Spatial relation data
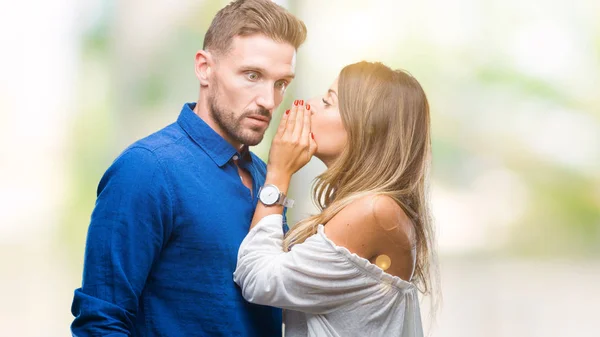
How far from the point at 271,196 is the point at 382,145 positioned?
0.28 meters

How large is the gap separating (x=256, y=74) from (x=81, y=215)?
129 cm

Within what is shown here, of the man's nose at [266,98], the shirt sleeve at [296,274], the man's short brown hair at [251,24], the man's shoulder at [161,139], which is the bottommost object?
the shirt sleeve at [296,274]

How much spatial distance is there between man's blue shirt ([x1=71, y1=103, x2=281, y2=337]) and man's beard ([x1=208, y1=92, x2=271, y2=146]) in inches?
1.3

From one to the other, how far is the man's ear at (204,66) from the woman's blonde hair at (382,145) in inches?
11.5

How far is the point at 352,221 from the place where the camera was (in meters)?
1.58

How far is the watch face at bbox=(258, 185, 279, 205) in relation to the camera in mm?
1599

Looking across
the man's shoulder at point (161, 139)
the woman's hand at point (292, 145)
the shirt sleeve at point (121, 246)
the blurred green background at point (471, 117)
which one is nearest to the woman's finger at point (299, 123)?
the woman's hand at point (292, 145)

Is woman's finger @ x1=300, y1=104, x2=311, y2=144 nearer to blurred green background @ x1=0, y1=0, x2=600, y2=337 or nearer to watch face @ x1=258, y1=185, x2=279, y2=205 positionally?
watch face @ x1=258, y1=185, x2=279, y2=205

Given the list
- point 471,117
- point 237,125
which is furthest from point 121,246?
point 471,117

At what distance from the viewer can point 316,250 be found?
1549 millimetres

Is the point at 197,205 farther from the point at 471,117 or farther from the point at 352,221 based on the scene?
the point at 471,117

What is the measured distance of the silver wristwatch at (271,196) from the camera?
5.24 feet

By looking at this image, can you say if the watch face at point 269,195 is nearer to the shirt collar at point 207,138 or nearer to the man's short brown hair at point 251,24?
the shirt collar at point 207,138

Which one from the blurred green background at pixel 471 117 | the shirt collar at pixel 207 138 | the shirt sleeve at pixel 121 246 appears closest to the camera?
Result: the shirt sleeve at pixel 121 246
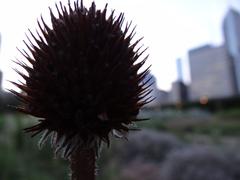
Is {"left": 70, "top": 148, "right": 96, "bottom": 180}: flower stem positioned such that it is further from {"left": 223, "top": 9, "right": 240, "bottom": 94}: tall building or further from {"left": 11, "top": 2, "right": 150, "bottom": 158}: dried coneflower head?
{"left": 223, "top": 9, "right": 240, "bottom": 94}: tall building

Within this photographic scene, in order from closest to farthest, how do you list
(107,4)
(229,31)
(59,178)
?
(107,4) < (59,178) < (229,31)

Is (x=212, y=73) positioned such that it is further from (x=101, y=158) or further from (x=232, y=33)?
(x=101, y=158)

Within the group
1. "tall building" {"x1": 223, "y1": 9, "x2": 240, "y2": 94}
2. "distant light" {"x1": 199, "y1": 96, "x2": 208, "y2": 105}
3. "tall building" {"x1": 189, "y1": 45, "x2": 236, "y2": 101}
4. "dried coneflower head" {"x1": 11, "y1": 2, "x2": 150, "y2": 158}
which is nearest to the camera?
"dried coneflower head" {"x1": 11, "y1": 2, "x2": 150, "y2": 158}

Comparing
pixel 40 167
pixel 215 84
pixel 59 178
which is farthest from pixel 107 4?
pixel 215 84

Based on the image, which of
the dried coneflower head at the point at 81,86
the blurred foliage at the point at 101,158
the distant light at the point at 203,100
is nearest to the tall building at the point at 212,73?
the distant light at the point at 203,100

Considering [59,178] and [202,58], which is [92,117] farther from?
[202,58]

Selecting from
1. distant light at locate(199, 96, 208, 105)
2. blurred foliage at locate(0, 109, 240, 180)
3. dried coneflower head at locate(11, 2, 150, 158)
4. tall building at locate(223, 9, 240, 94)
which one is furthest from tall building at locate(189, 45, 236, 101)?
dried coneflower head at locate(11, 2, 150, 158)
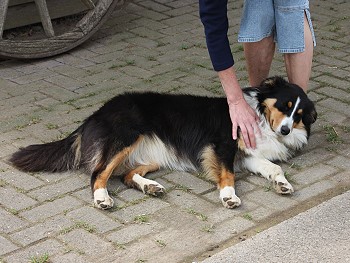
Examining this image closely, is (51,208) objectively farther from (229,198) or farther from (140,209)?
(229,198)

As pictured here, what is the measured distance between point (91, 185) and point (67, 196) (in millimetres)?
159

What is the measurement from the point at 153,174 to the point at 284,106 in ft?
3.11

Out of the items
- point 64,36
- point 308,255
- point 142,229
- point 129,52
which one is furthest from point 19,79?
point 308,255

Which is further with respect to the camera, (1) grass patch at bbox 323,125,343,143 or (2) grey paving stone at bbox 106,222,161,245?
(1) grass patch at bbox 323,125,343,143

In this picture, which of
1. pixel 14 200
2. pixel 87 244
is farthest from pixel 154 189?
pixel 14 200

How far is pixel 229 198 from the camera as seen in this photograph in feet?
15.4

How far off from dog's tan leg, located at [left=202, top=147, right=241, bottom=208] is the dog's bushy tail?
82cm

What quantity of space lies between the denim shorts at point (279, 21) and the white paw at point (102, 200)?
5.14ft

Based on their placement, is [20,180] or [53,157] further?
[53,157]

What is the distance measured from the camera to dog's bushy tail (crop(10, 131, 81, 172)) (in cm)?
512

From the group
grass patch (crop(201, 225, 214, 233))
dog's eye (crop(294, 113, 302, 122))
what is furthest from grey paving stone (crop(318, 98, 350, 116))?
grass patch (crop(201, 225, 214, 233))

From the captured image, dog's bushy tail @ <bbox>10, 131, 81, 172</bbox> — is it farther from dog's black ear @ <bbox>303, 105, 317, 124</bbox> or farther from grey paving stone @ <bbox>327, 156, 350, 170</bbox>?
grey paving stone @ <bbox>327, 156, 350, 170</bbox>

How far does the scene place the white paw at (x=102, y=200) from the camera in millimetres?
4656

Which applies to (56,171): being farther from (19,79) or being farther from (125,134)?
(19,79)
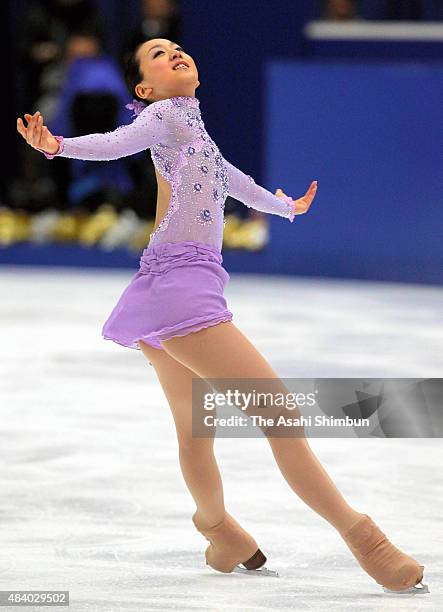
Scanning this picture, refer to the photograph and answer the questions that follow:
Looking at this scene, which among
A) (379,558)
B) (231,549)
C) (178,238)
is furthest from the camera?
(231,549)

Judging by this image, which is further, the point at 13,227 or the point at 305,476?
the point at 13,227

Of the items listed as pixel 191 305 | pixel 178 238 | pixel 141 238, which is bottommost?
pixel 141 238

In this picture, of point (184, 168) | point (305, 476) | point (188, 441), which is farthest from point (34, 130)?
point (305, 476)

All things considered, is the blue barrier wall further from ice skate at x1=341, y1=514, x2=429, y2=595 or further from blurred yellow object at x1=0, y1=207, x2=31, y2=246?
ice skate at x1=341, y1=514, x2=429, y2=595

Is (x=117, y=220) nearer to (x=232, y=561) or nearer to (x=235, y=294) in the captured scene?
(x=235, y=294)

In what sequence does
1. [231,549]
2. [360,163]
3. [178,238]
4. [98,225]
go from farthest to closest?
[98,225], [360,163], [231,549], [178,238]

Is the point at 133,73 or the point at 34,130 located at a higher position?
the point at 133,73

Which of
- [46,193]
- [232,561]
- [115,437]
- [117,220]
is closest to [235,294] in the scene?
[117,220]

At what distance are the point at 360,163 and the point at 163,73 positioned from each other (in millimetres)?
6468

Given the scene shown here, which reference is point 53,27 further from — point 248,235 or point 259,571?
point 259,571

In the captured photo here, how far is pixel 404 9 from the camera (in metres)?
11.5

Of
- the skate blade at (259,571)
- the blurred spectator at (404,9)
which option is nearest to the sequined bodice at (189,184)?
the skate blade at (259,571)

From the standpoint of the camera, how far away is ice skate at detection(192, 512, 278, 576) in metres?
3.72

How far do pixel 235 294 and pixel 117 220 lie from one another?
1.82 m
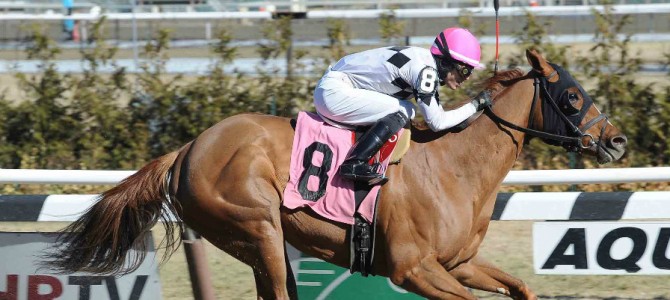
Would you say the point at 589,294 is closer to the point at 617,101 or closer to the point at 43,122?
the point at 617,101

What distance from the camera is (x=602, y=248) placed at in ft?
16.6

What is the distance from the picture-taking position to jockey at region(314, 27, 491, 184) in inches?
175

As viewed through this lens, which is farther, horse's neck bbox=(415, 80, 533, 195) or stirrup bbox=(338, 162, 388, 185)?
horse's neck bbox=(415, 80, 533, 195)

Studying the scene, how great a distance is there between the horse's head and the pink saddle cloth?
2.49 feet

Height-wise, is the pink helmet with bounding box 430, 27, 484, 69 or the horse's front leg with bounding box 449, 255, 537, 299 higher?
the pink helmet with bounding box 430, 27, 484, 69

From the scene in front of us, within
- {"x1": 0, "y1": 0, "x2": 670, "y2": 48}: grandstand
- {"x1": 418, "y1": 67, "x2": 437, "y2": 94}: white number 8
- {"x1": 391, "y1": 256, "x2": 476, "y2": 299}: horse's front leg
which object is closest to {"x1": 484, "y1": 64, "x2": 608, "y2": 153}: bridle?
{"x1": 418, "y1": 67, "x2": 437, "y2": 94}: white number 8

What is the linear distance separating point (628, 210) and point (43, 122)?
512 cm

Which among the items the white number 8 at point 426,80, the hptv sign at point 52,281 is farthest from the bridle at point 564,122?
the hptv sign at point 52,281

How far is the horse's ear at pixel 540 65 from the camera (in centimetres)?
462

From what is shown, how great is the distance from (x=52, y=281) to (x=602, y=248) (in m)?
2.86

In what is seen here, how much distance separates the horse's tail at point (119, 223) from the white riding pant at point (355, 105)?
787 mm

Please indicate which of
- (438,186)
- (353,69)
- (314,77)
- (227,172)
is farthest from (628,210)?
(314,77)

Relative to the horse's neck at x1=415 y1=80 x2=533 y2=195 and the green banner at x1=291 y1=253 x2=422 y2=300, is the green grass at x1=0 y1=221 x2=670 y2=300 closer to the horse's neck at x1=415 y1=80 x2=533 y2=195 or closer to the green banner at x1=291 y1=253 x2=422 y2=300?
the green banner at x1=291 y1=253 x2=422 y2=300

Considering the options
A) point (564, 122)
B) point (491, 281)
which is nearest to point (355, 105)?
point (564, 122)
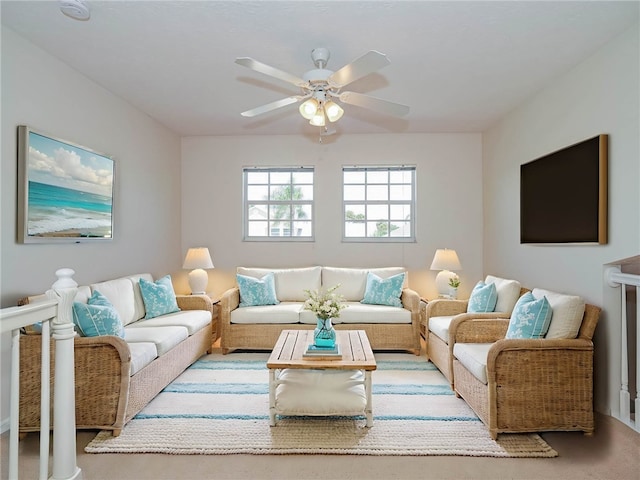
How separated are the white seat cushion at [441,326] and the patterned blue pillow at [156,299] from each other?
262 centimetres

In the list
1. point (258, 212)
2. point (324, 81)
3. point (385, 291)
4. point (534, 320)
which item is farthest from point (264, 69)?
point (258, 212)

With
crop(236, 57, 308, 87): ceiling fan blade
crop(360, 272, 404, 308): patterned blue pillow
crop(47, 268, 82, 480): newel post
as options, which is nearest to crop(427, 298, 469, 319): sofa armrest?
crop(360, 272, 404, 308): patterned blue pillow

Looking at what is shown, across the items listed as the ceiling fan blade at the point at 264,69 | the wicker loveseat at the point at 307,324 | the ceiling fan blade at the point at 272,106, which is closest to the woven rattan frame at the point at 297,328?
the wicker loveseat at the point at 307,324

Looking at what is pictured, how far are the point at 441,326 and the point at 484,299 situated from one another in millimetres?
469

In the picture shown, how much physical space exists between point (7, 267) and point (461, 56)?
3574 millimetres

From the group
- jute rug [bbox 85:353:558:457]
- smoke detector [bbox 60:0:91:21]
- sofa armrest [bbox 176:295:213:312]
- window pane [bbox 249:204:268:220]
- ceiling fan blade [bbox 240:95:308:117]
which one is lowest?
A: jute rug [bbox 85:353:558:457]

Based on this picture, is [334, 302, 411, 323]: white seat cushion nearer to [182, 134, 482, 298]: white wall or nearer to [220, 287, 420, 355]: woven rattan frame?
[220, 287, 420, 355]: woven rattan frame

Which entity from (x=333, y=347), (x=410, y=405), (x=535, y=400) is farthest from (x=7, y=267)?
(x=535, y=400)

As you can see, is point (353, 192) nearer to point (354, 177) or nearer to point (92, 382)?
point (354, 177)

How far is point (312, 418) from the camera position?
9.22 ft

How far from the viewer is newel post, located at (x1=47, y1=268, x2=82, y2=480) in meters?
1.78

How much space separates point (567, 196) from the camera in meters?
3.33

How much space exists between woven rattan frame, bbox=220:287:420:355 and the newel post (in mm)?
2523

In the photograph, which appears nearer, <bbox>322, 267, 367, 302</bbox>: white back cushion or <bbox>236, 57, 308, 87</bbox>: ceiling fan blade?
<bbox>236, 57, 308, 87</bbox>: ceiling fan blade
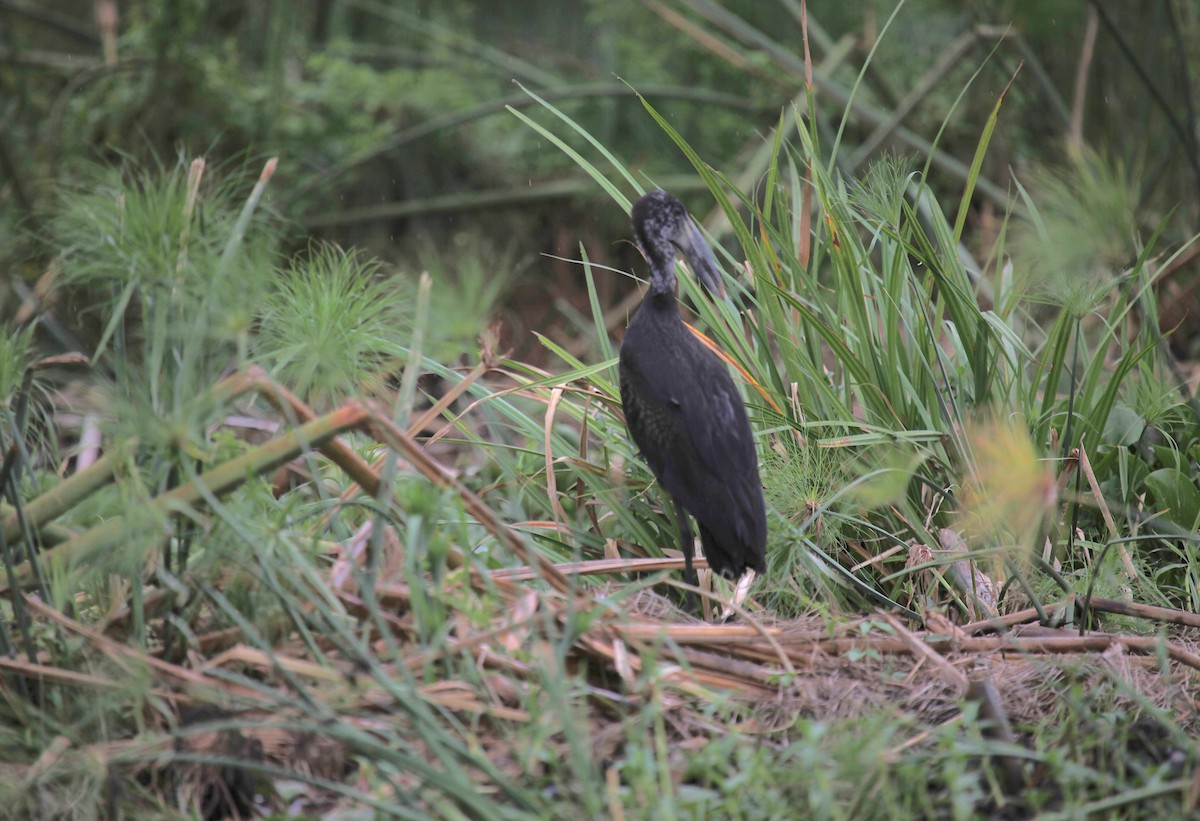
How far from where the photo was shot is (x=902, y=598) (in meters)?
2.45

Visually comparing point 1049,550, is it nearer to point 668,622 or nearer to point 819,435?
point 819,435

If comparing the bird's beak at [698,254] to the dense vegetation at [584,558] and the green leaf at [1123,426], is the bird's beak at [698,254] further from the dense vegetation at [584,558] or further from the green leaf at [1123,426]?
the green leaf at [1123,426]

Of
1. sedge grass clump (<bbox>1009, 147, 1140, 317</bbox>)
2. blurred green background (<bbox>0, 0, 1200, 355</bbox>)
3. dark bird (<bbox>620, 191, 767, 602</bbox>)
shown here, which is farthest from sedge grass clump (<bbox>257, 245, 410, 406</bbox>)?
blurred green background (<bbox>0, 0, 1200, 355</bbox>)

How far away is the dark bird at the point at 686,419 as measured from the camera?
217 cm

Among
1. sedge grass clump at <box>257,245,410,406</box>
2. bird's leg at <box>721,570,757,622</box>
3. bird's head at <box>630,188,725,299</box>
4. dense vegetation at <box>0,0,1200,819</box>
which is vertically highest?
bird's head at <box>630,188,725,299</box>

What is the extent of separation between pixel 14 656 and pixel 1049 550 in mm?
1990

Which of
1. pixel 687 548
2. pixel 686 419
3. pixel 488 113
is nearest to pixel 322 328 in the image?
pixel 686 419

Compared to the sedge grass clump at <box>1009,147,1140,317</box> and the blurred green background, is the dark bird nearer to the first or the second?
the sedge grass clump at <box>1009,147,1140,317</box>

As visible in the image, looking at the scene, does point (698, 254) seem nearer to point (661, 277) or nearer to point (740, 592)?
point (661, 277)

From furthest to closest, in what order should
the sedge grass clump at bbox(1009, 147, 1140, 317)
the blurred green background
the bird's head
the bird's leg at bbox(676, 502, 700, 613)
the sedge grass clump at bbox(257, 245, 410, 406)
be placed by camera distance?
the blurred green background, the bird's head, the bird's leg at bbox(676, 502, 700, 613), the sedge grass clump at bbox(1009, 147, 1140, 317), the sedge grass clump at bbox(257, 245, 410, 406)

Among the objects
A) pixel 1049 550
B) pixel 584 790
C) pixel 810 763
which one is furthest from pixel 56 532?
pixel 1049 550

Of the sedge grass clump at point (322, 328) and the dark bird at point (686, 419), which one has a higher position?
the sedge grass clump at point (322, 328)

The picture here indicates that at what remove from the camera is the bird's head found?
93.4 inches

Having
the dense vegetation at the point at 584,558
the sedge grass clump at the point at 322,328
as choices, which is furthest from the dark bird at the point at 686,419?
the sedge grass clump at the point at 322,328
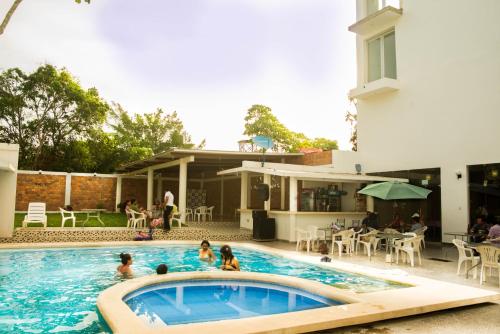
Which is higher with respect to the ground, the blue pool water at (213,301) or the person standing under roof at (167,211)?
the person standing under roof at (167,211)

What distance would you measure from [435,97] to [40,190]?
2149cm

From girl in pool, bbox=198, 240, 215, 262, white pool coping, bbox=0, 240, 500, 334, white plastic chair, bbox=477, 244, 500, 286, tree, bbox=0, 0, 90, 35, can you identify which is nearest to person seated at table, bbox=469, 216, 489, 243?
white plastic chair, bbox=477, 244, 500, 286

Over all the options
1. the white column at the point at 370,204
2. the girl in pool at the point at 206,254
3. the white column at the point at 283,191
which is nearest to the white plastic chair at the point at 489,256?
the girl in pool at the point at 206,254

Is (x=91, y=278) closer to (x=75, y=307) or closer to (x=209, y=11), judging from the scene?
(x=75, y=307)

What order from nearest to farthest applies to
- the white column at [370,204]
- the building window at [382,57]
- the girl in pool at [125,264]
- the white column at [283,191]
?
the girl in pool at [125,264]
the white column at [370,204]
the building window at [382,57]
the white column at [283,191]

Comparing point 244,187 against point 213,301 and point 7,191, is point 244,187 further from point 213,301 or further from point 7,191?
point 213,301

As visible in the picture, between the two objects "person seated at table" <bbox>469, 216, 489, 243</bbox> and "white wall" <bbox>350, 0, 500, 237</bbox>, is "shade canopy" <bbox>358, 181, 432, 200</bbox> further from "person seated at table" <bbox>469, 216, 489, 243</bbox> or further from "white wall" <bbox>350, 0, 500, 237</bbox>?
"white wall" <bbox>350, 0, 500, 237</bbox>

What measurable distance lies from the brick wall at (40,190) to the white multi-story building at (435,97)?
16.5 metres

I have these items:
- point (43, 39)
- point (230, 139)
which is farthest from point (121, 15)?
point (230, 139)

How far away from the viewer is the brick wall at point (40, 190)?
74.9 ft

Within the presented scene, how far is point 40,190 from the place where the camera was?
23.5 meters

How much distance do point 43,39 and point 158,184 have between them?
11291 millimetres

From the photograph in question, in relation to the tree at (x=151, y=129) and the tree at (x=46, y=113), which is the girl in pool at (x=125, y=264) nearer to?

▸ **Exercise task**: Repeat the records above word for word, starting with the line that contains "How much distance do" and going on through the end of the records.

▸ **Correct output**:
How much distance do point 43,39 and point 158,184 have between them?
11291 millimetres

From the photograph in question, in relation to the tree at (x=151, y=129) and the tree at (x=46, y=113), which is the girl in pool at (x=125, y=264) nearer to?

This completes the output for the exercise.